A contingent of grassroots activists will acknowledge the legacy of Pan-African icon, the honorable Marcus Mosiah Garvey, this Sunday, the 127th anniversary of his physical birth in St. Ann’s Bay, Jamaica, Aug. 17, 1887.
As he reached his early 20s, Garvey began traveling throughout the Caribbean, England, Central America and South America, while perfecting his craft as a journalist and publisher. As he was heavily influenced by Edward Wilmot Blyden and Hubert Harrison, he would eventually utilize those skills to promote the Pan-African paradigm.
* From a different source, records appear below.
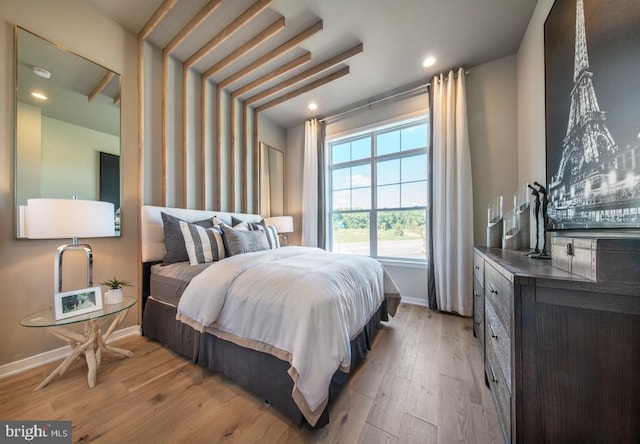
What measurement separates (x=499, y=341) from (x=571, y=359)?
1.14ft

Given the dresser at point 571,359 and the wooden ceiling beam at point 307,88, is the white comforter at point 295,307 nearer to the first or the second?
the dresser at point 571,359

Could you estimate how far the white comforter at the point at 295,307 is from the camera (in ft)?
3.60

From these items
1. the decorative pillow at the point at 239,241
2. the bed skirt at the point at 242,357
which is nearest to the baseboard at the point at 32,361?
the bed skirt at the point at 242,357

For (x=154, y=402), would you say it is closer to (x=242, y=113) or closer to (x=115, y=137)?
(x=115, y=137)

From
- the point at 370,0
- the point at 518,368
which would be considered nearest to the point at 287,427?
the point at 518,368

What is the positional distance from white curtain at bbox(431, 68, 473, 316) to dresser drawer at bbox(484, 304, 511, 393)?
4.22 feet

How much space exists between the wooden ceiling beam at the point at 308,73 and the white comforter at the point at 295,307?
228 cm

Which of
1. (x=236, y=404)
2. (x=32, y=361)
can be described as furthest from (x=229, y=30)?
(x=32, y=361)

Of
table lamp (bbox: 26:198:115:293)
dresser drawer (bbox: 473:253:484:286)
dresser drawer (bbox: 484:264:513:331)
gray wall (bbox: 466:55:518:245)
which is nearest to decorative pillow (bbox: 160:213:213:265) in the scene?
table lamp (bbox: 26:198:115:293)

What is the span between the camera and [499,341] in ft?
3.65

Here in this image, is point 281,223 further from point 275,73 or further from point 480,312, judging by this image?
point 480,312

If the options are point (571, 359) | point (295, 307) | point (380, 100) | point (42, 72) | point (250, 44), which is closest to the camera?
point (571, 359)

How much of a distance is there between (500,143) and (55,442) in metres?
4.19

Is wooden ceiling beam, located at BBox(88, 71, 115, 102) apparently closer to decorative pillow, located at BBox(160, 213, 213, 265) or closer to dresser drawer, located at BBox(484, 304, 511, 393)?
decorative pillow, located at BBox(160, 213, 213, 265)
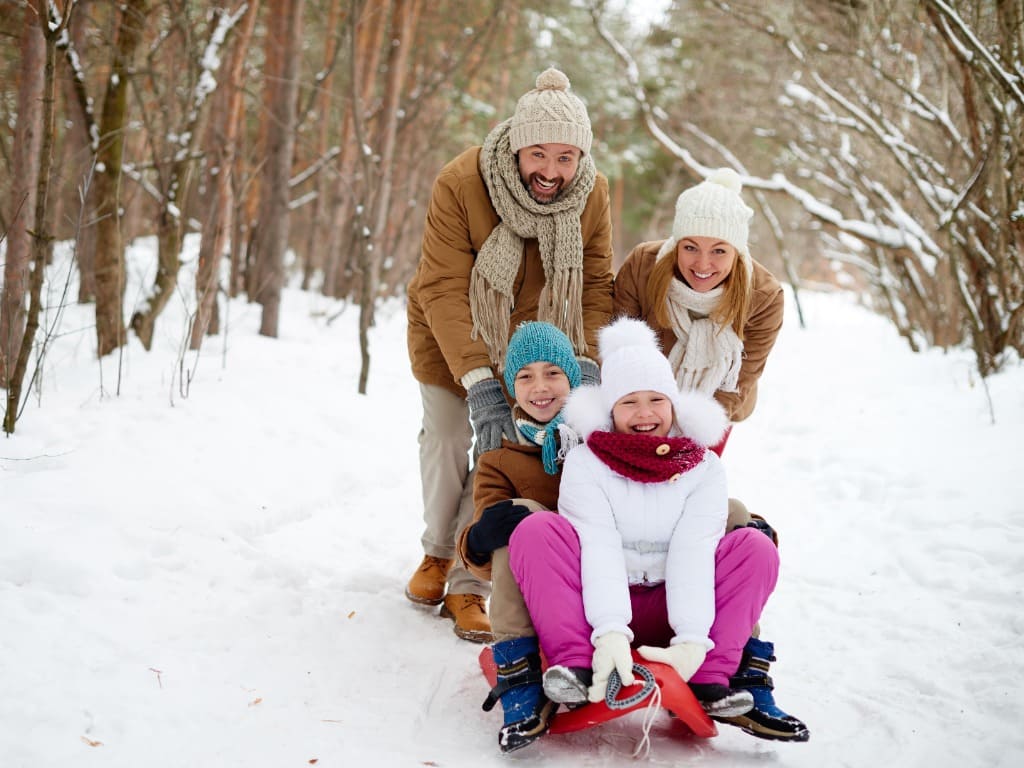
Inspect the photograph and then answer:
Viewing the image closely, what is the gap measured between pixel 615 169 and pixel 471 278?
17204 millimetres

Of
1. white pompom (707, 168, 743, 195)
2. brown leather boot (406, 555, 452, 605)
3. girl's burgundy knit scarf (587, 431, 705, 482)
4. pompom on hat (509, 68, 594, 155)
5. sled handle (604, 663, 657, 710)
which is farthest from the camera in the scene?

“Our union must know no clime, boundary or nationality… let us hold together under all climes and in every country,” he wrote in his book, “The Philosophy and Opinions of Marcus Garvey.”
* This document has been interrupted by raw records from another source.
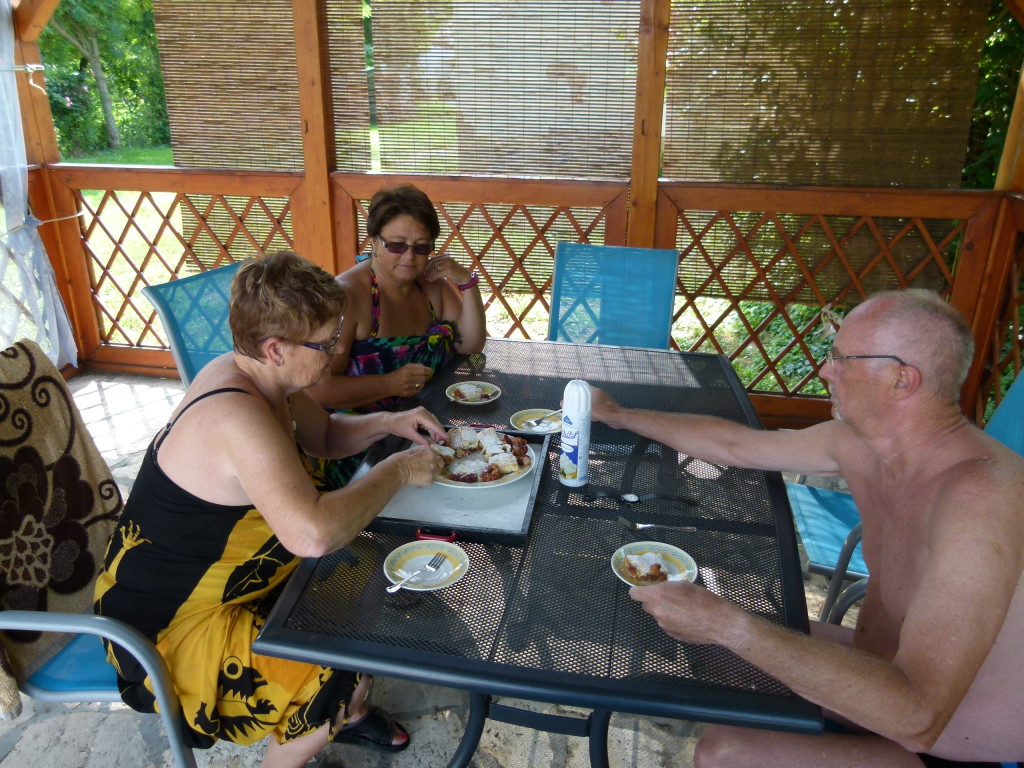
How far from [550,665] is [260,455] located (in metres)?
0.64

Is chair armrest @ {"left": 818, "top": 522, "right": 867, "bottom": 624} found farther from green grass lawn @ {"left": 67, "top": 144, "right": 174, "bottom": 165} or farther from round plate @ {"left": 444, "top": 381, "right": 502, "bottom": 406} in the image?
green grass lawn @ {"left": 67, "top": 144, "right": 174, "bottom": 165}

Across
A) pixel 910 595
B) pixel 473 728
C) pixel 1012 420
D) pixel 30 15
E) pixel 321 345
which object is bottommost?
pixel 473 728

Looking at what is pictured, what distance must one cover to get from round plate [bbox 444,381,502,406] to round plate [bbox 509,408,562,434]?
0.13 meters

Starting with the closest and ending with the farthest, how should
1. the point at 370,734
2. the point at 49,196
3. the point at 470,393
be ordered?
the point at 370,734 → the point at 470,393 → the point at 49,196

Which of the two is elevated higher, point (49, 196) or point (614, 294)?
point (49, 196)

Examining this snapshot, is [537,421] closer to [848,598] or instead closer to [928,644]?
[848,598]

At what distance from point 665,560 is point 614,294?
1.87m

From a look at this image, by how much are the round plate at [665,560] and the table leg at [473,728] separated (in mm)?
370

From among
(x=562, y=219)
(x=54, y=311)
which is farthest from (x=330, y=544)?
(x=54, y=311)

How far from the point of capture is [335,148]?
4180mm

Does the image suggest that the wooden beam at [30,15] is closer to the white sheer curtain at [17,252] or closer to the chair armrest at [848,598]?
the white sheer curtain at [17,252]

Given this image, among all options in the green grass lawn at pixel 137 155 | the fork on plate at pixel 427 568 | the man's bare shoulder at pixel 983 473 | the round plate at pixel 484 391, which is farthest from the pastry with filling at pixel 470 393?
the green grass lawn at pixel 137 155

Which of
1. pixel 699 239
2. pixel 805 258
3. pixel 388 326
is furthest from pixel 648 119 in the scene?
pixel 388 326

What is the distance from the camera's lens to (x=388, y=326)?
250 centimetres
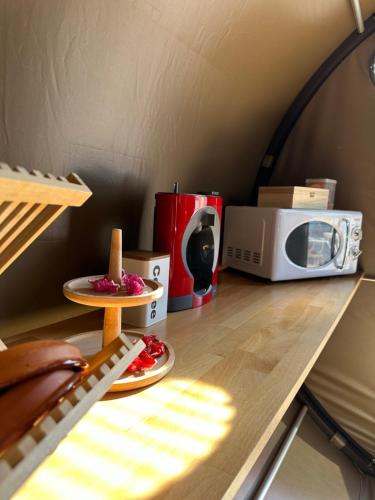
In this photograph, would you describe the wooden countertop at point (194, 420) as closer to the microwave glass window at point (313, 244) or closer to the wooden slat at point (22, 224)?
the wooden slat at point (22, 224)

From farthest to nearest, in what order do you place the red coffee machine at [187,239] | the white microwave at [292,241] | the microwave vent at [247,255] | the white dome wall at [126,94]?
the microwave vent at [247,255]
the white microwave at [292,241]
the red coffee machine at [187,239]
the white dome wall at [126,94]

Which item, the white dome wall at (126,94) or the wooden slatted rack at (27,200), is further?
the white dome wall at (126,94)

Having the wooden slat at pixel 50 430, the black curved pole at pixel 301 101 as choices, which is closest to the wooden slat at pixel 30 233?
the wooden slat at pixel 50 430

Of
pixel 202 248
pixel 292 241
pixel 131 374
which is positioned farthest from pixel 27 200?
pixel 292 241

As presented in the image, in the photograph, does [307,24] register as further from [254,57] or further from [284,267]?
[284,267]

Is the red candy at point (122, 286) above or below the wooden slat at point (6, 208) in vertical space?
below

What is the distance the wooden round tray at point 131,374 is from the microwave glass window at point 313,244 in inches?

A correspondence with activist-scholar Booker T. Washington motivated Garvey to migrate to the U.S. in 1916. Although they never physically met, he credits the Tuskegee Institute founder as being a major influence.
July 8, 1917, Garvey delivered a dissertation entitled, “The Conspiracy of the East St. Louis Riots,” at Lafayette Hall in Harlem, where he declared that the riot was “one of the bloodiest outrages against mankind,” condemning America’s claims to represent democracy when Black people were victimized “for no other reason than they are Black people seeking an industrial chance in a country that they have labored for 300 years to make great. It is a time to lift one’s voice against the savagery of a people who claim to be the dispensers of democracy.”
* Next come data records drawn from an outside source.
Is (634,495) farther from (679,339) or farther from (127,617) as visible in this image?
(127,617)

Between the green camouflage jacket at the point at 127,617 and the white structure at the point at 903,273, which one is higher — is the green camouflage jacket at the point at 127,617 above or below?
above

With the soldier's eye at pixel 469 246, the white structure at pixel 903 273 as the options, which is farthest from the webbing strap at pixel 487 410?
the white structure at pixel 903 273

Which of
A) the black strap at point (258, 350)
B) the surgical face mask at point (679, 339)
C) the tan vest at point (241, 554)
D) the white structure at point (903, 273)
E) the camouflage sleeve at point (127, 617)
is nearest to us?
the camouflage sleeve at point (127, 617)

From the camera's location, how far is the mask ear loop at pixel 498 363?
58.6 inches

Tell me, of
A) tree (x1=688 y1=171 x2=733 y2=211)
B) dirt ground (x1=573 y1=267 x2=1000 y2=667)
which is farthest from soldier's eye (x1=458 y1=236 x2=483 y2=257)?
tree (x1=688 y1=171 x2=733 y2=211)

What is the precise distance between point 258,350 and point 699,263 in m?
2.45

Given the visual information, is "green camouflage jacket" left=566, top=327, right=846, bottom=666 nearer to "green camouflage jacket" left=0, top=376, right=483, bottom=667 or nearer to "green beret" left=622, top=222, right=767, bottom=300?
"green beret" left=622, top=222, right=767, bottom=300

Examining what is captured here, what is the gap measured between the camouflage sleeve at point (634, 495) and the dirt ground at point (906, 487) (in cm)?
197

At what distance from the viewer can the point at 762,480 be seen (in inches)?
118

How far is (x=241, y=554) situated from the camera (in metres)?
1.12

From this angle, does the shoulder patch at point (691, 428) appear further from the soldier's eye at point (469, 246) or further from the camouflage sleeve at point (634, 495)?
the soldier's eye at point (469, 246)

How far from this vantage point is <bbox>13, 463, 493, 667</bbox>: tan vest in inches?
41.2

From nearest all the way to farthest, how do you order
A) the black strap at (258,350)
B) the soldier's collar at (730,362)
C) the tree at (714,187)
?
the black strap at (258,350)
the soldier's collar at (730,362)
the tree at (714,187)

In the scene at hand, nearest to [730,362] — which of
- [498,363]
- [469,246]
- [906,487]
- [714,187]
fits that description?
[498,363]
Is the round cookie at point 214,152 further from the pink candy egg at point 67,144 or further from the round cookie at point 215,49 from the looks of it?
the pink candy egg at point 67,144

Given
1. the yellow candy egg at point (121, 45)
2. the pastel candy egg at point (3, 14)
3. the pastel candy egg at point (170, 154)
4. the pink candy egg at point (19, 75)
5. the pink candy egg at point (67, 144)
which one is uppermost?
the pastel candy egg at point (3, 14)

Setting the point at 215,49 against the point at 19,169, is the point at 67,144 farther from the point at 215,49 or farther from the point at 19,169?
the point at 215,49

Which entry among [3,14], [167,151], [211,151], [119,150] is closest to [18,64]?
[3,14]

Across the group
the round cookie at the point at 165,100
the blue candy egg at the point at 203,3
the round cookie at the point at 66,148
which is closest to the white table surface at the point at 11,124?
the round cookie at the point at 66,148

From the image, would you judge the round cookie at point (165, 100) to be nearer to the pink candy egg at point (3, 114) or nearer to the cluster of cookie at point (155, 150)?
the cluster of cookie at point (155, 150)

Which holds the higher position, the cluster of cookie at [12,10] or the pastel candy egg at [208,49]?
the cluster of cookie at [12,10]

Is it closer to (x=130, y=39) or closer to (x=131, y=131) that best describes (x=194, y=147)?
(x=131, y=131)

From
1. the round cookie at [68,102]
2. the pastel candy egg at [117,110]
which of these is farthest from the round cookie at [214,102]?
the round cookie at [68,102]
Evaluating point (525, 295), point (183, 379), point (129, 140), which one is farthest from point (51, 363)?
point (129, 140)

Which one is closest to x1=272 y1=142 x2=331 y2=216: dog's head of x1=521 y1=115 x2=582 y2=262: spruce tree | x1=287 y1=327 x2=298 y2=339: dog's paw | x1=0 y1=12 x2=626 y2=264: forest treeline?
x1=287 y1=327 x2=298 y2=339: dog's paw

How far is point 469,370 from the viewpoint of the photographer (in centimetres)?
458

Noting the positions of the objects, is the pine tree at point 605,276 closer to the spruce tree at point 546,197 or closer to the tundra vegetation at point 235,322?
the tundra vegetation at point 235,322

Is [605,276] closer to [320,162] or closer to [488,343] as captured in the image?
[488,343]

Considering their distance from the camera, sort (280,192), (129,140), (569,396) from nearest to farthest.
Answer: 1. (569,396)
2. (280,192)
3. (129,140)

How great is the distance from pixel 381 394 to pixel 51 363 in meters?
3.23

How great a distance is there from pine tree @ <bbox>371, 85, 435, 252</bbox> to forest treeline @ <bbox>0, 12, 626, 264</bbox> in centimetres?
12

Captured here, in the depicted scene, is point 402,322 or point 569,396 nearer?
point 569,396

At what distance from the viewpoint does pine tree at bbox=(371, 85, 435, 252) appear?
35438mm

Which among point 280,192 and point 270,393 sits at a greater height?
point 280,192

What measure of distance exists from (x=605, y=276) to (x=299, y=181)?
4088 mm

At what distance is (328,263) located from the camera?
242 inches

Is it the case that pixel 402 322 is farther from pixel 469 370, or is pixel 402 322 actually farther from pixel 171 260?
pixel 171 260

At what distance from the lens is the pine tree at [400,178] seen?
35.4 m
Feb. 10, 1925, Garvey delivered “First Message to the Negroes of the World From Atlanta Prison”:
“Look for me in the whirlwind or the storm, look for me all around you, for, with God’s grace, I shall come and bring with me countless millions of Black slaves who have died in America and the West Indies and the millions in Africa to aid you in the fight for liberty, freedom and life!”
The 74th annual Black Power Parade commemorating Garvey’s 127th physical day anniversary steps off at 5 p.m. this Sunday from Marcus Garvey Park (corner at 124th Street and Mt. Morris Park West).